Exercise details
Every line below from the one containing "0X000000ea蓝屏解决方法" through the one containing "социальному обслуживанию населения" is to be printed exactly, with the pictures omitted.

Data for processing
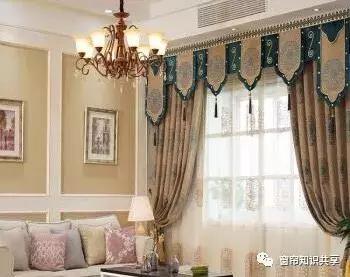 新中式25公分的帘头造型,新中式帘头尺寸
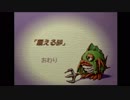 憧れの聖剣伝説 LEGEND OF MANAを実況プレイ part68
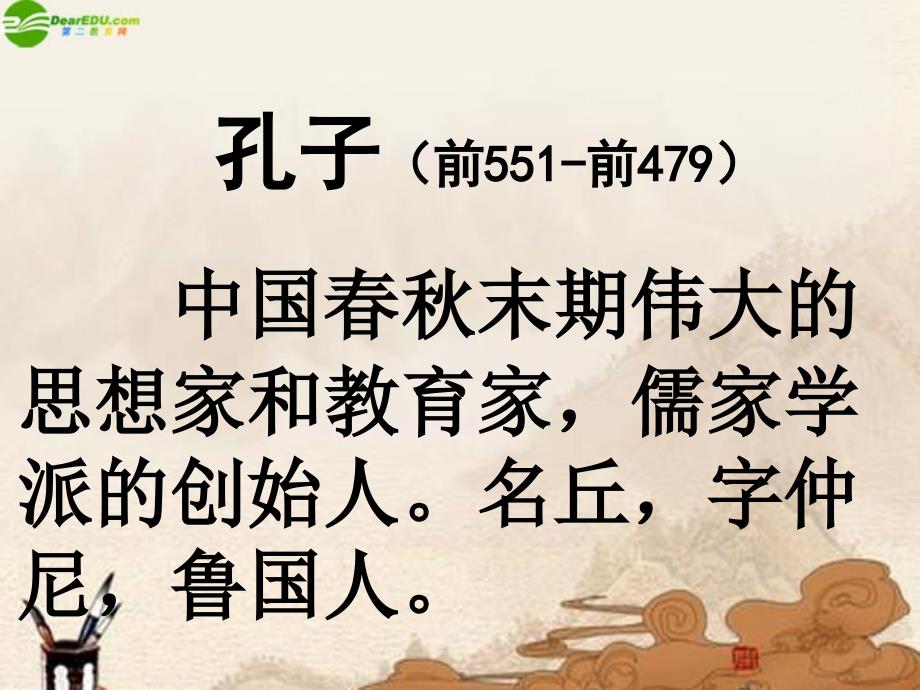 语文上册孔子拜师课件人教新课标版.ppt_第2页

--

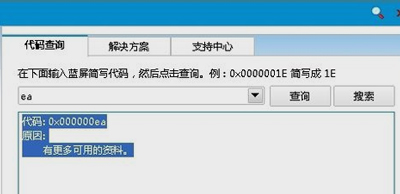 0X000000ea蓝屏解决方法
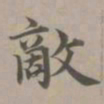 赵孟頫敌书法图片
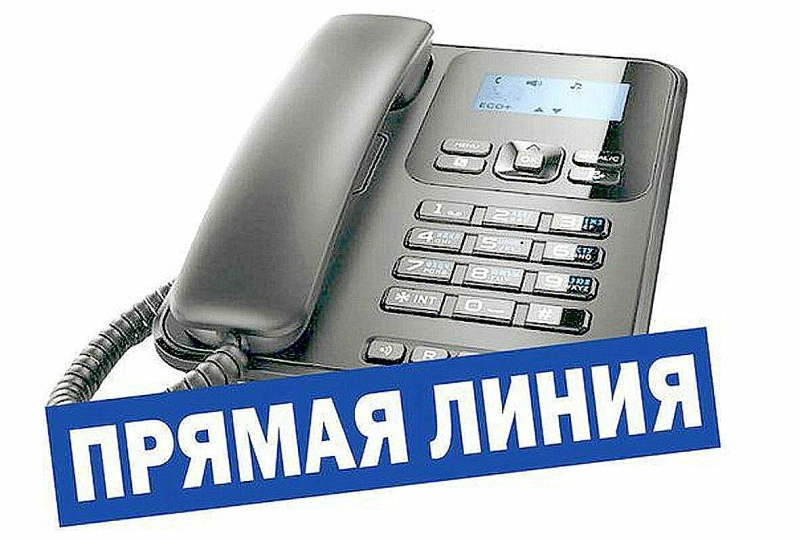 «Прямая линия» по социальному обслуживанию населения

Reply
 0X000000ea蓝屏解决方法
 赵孟頫敌书法图片
 «Прямая линия» по социальному обслуживанию населения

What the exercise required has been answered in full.